Wednesday, July 16, 2014: 5:45 PM
Room: 413
Oral Presentation
Hazel CONLEY , Queen Mary University of London, London, United Kingdom
Can the cost of implementing equality legislation in organisations be calculated?  Does the cost of NOT implementing the legislation need to appear somewhere in such a hypothetical equation? Is there a limit to the amount of equality that can be usefully achieved in organisations?
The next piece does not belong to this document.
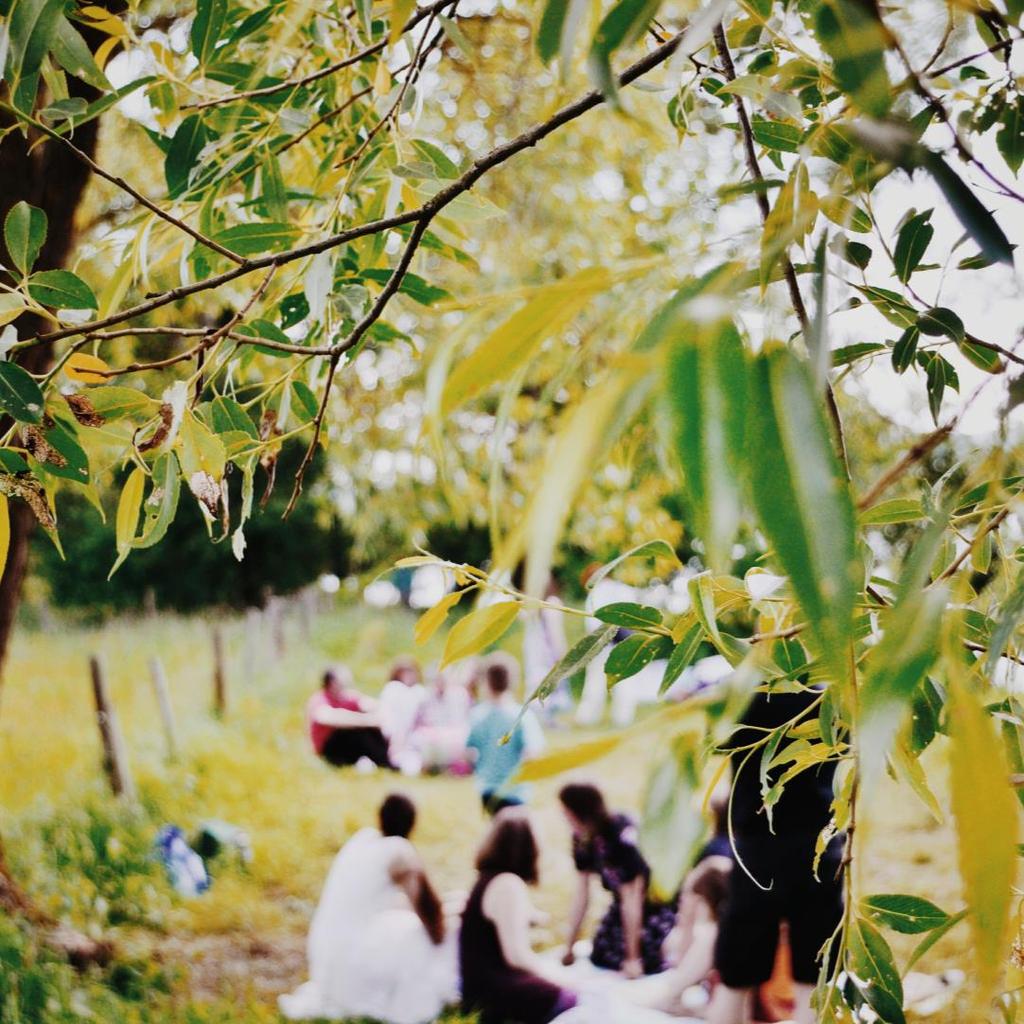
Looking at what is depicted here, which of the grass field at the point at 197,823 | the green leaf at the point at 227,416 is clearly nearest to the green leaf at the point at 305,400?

Should organisations that seek to go beyond ‘marginally productive’ equality be discouraged or even legally prevented from doing so?  To a sociologist these questions seem incongruous but they stem from a neo-liberal view of equality reflected in recent political discourse on equality legislation in Great Britain.  The new discourse signals changing social policy on equality legitimised by the hegemonic view that austerity is the only response to economic crisis and premised by an underlying assumption that equality is profligate.  Business case arguments for equality, which are underpinned by a concept of ‘value-added’, have dominated managerial discourse for some time but up until now they have had virtually no impact on equality legislation.  Indeed, in policy terms, the ‘monetisation’ of equality stands in stark contrast to a proactive, ‘reflexive’ approach to equality legislation that was beginning to materialise in the years leading up to the economic crisis.  Interestingly, powers to devolve some aspects of equality legislation in Great Britain to Scotland and Wales have highlighted the rift in these approaches. The effects of austerity measures on the intersections of gender, class, ethnicity and disability are becoming widely documented but little has been reported on the ability of equality legislation developed prior to the crisis to protect women from its disproportionate impact.  In a period when it is argued that little separates the main political parties in the UK, this paper examines two quite different social policy approaches to equality legislation separated by only a brief time period but intersected by the economic crisis and a general election.